I honestly forgot about it, but a couple of weeks ago realhet informed me shuffle is there for GCN at ISA level.
I could recall something about it and after a while I recalled a few pictures in GS-4106 The AMD GCN Architecture - A Crash Course, by Layla Mah.
I see broadcast in CL2 by work_group_broadcast and I can see why this is easier to specify than the rest but...
Full 4-lane xbar? Yes.
I would be happy to see this as extension so to bypass the lengthy scrutiny to core spec. Say an CL_AMD_GCN_SIMD_SHUFFLE, guaranteed to work only with work group size 64. It would be enough for me. Is there any hope?
These should be implicitly exposed via the subgroup functions in CL 2.0. However, evaluating their performance did not provide any benefits yet.
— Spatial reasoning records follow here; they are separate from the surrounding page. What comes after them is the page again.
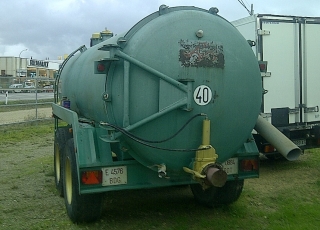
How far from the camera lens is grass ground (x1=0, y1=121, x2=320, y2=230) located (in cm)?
557

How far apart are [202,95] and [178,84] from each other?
0.29 meters

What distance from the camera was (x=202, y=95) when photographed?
4629 mm

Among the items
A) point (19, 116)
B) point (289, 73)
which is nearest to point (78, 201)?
point (289, 73)

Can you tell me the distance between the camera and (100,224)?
18.0 ft

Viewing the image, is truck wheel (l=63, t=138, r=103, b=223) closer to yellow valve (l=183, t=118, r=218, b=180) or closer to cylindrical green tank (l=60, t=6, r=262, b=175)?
cylindrical green tank (l=60, t=6, r=262, b=175)

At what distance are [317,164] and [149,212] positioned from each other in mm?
4595

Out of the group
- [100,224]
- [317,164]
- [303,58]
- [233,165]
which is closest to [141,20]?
[233,165]

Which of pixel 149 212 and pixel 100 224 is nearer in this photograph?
pixel 100 224

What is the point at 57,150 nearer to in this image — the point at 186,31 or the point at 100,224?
the point at 100,224

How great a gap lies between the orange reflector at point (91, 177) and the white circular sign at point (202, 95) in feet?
4.38

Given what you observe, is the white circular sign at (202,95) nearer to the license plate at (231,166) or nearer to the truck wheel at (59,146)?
the license plate at (231,166)

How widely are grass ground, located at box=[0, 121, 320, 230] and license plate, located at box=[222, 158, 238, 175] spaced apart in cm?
68

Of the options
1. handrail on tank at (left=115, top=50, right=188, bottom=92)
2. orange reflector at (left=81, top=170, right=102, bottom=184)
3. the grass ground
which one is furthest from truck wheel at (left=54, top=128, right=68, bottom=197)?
handrail on tank at (left=115, top=50, right=188, bottom=92)

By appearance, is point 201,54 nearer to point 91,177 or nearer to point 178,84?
point 178,84
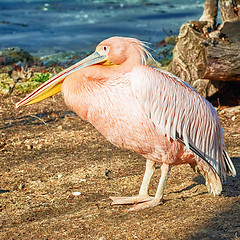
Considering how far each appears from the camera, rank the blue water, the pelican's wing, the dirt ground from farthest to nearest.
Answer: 1. the blue water
2. the pelican's wing
3. the dirt ground

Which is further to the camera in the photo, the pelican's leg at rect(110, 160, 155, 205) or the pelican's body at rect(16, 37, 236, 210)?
the pelican's leg at rect(110, 160, 155, 205)

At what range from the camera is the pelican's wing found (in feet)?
11.1

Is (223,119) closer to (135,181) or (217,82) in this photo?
(217,82)

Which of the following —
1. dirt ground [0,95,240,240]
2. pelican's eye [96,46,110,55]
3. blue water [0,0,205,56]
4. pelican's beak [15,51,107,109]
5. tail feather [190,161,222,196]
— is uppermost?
pelican's eye [96,46,110,55]

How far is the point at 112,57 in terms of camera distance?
3635 millimetres

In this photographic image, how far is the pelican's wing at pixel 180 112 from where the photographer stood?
3.39 m

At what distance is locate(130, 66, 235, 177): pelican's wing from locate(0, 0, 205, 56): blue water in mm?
6679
I have provided a test case on another thread: http://devgurus.amd.com/thread/169868
I usually don't trust any measurement taking less than 4-5 ms. On my system, those are normal fluctuations! I assume using profile mode takes care of that...
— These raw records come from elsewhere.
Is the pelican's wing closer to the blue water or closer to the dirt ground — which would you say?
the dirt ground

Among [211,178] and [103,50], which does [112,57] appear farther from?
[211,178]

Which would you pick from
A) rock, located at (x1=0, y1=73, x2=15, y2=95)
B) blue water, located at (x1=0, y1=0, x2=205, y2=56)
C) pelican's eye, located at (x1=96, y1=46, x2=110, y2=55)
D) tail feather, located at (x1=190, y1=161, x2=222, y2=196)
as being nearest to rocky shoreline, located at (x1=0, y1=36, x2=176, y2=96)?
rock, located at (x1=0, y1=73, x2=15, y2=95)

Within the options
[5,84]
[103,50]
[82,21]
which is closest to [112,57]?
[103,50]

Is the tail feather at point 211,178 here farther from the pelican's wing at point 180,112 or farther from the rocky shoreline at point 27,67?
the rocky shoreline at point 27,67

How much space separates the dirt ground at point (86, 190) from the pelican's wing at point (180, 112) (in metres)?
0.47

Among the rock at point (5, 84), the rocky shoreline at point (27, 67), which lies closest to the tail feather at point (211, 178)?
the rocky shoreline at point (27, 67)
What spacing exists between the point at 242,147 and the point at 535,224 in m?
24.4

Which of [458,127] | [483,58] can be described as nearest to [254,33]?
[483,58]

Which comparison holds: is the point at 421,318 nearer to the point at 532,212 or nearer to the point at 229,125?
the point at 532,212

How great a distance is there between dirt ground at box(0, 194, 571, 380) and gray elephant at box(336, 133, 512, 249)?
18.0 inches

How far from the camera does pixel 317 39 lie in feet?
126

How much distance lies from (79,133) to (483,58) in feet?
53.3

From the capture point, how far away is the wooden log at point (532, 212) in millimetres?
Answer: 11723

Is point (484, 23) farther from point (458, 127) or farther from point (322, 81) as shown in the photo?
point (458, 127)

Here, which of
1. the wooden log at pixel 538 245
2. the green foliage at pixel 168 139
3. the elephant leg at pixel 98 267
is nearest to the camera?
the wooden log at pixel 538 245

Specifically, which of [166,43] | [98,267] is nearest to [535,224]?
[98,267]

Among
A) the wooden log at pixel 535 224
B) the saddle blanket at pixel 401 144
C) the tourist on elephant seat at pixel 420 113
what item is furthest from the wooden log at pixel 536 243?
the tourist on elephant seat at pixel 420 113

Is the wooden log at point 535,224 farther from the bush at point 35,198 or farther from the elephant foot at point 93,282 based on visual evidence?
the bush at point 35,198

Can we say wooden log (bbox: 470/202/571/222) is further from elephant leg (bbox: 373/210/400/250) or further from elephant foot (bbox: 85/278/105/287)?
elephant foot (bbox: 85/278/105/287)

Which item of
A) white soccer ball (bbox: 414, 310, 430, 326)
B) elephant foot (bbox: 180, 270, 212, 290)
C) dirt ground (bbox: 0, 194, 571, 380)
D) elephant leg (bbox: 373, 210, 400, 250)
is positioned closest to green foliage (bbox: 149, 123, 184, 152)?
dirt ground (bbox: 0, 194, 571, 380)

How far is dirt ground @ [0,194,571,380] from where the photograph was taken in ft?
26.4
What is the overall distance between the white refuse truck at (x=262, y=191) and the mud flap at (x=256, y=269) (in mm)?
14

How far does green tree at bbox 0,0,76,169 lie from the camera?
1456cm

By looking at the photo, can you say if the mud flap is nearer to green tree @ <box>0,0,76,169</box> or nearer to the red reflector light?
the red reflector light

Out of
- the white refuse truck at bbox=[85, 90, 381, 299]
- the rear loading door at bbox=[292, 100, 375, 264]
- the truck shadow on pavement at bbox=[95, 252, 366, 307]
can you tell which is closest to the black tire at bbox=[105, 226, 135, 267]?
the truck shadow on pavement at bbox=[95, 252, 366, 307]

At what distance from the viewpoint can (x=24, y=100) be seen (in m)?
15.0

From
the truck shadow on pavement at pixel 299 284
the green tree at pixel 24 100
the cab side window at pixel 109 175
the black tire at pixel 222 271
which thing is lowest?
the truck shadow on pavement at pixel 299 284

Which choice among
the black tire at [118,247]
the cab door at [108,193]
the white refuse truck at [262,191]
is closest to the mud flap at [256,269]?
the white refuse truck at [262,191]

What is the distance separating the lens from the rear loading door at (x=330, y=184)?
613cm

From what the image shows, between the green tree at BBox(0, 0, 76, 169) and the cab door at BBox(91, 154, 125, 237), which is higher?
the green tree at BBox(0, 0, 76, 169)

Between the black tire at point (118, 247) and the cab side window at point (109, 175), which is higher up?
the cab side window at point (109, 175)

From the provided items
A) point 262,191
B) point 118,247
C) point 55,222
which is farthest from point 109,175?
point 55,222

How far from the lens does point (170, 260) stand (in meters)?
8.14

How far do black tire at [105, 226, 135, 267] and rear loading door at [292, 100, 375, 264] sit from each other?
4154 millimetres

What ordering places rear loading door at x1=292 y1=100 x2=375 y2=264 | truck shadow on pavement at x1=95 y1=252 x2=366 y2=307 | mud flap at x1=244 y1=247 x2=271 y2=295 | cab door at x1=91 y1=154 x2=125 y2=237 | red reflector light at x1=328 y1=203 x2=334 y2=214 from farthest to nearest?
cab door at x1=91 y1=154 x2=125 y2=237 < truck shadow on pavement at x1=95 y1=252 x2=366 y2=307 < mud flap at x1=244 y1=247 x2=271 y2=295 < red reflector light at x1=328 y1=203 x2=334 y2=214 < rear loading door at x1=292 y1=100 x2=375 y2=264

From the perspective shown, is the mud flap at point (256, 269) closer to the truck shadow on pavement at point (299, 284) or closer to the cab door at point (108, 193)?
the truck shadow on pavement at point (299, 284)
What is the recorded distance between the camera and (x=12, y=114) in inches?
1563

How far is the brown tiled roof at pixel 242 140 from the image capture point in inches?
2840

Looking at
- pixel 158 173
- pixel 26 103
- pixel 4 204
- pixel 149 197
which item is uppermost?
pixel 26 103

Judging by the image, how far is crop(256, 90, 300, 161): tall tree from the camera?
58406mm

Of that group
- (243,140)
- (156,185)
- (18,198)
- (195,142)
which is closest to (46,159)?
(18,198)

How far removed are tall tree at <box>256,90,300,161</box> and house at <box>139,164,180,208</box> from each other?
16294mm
... I'm pretty sure CL profile mode has been invented to be used, I don't trust it. As most APIs have historically been easygoing on the profile data, I wouldn't take for granted the results are coherent...
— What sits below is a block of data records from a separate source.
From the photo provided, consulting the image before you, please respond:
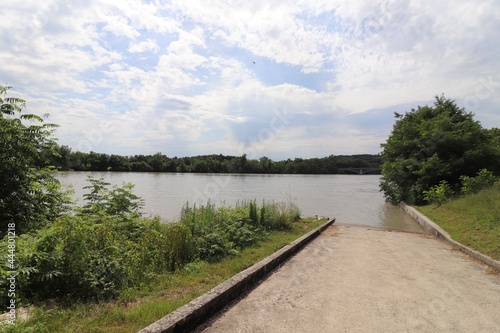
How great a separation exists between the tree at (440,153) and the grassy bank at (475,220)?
4.35 m

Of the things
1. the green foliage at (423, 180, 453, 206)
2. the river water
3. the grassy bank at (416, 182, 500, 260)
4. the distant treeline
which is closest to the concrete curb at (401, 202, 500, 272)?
the grassy bank at (416, 182, 500, 260)

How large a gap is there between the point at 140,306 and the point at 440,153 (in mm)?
21282

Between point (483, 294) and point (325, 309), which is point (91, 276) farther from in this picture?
point (483, 294)

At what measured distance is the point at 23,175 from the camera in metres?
6.71

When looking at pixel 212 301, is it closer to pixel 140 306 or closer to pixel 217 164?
pixel 140 306

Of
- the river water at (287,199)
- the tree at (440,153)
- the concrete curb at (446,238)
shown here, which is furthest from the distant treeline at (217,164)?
the concrete curb at (446,238)

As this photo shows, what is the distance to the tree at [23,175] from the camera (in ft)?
21.0

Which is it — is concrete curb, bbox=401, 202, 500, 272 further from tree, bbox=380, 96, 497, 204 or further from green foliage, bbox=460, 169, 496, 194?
tree, bbox=380, 96, 497, 204

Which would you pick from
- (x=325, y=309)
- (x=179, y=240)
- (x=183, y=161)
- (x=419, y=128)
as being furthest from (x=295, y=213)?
(x=183, y=161)

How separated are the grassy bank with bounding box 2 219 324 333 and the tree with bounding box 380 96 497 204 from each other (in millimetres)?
17471

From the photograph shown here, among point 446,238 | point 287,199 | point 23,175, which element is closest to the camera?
point 23,175

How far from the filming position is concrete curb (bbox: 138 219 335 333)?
3393 millimetres

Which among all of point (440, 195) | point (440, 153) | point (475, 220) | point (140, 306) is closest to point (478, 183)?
point (440, 195)

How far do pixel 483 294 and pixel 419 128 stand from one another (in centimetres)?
1903
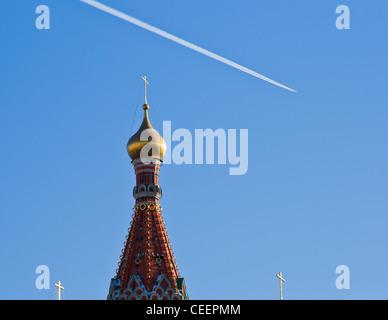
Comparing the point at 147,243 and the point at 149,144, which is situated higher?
the point at 149,144

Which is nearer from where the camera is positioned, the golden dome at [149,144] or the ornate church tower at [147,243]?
the ornate church tower at [147,243]

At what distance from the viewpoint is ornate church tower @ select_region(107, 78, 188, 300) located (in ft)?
228

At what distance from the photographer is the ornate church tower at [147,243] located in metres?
69.4

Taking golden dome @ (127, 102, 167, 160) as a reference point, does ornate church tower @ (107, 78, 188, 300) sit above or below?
below

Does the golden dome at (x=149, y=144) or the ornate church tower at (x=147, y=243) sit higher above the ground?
the golden dome at (x=149, y=144)

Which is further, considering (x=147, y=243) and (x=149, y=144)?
(x=149, y=144)

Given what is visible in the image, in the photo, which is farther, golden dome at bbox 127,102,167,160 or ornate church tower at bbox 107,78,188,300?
golden dome at bbox 127,102,167,160

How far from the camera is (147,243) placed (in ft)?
234
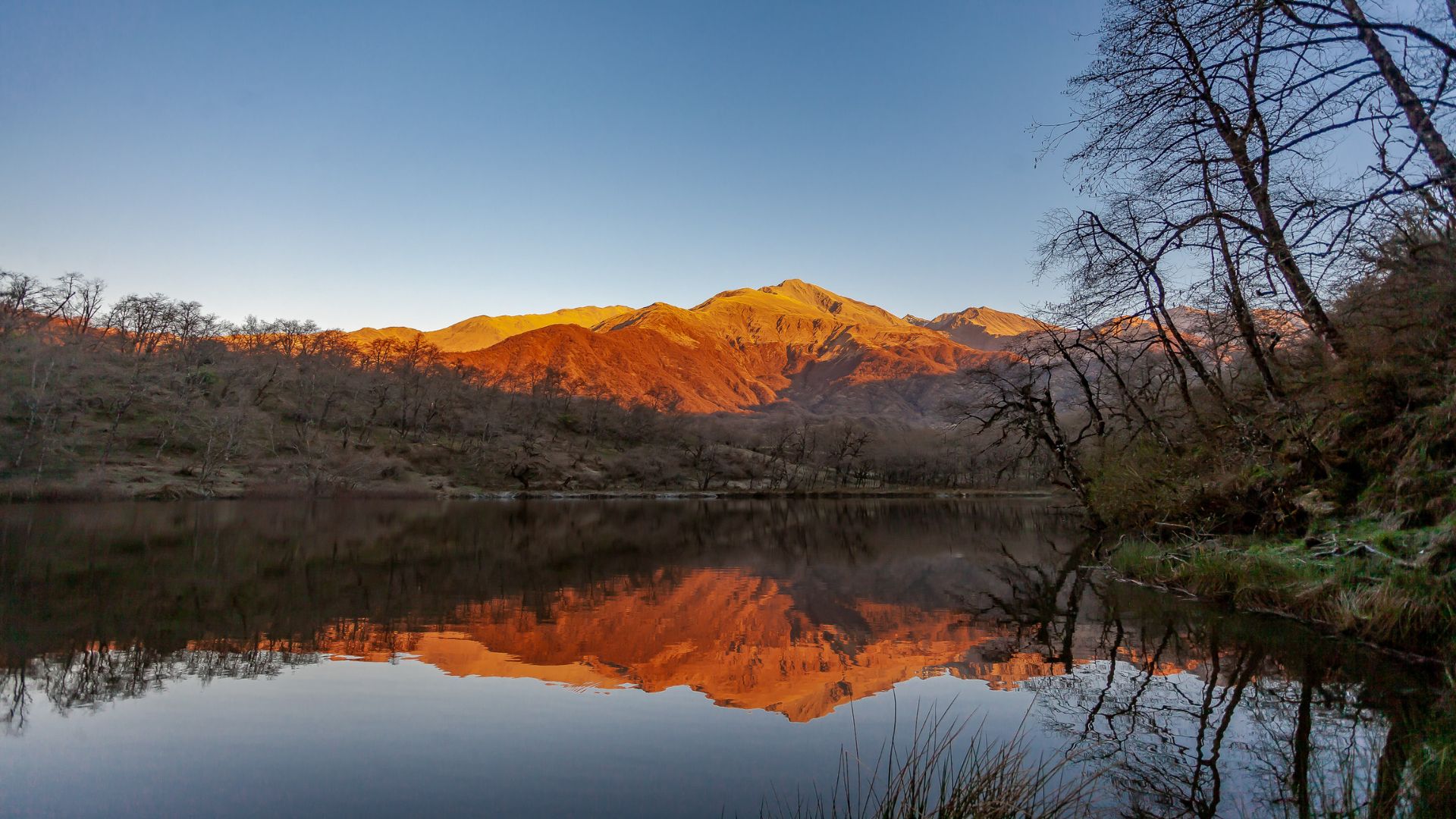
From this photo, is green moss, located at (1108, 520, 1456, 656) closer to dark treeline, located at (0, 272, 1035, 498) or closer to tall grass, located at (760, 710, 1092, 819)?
A: tall grass, located at (760, 710, 1092, 819)

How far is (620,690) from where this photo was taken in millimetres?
10039

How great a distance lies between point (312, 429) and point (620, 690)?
319 ft

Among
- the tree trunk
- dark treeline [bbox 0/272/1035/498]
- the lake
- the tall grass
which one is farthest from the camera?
dark treeline [bbox 0/272/1035/498]

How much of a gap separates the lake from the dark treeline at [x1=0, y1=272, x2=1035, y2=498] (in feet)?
93.1

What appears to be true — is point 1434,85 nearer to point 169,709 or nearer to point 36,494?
point 169,709

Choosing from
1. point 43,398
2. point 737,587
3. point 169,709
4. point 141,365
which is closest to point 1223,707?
point 169,709

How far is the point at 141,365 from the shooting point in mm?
79812

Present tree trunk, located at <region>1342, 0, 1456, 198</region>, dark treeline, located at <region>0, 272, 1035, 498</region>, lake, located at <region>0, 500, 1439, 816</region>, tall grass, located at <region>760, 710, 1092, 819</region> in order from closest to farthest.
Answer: tall grass, located at <region>760, 710, 1092, 819</region> < lake, located at <region>0, 500, 1439, 816</region> < tree trunk, located at <region>1342, 0, 1456, 198</region> < dark treeline, located at <region>0, 272, 1035, 498</region>

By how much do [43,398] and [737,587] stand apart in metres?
59.7

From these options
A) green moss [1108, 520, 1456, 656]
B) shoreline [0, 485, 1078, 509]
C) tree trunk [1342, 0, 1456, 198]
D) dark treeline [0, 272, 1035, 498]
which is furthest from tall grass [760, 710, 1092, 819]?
dark treeline [0, 272, 1035, 498]

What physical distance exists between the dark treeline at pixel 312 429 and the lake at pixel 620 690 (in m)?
28.4

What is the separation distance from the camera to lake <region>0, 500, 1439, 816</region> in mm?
6348

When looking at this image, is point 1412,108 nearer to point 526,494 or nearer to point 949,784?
point 949,784

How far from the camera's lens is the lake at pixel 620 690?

besides I cannot exclude my app had a small overhead with profile on.
While the problem of reductions might be useful for some cases, I don't see value in a kernel doing only this, it's not relevant to me. In general, I've noticed using advanced functionality makes simple kernels slower (I have been told they take more time to "set up") while making complex kernels usually faster. This kernel is super simple, its only memory access is in writing out the result. There's no other workload and this severely hampers HW ability to do things optimally.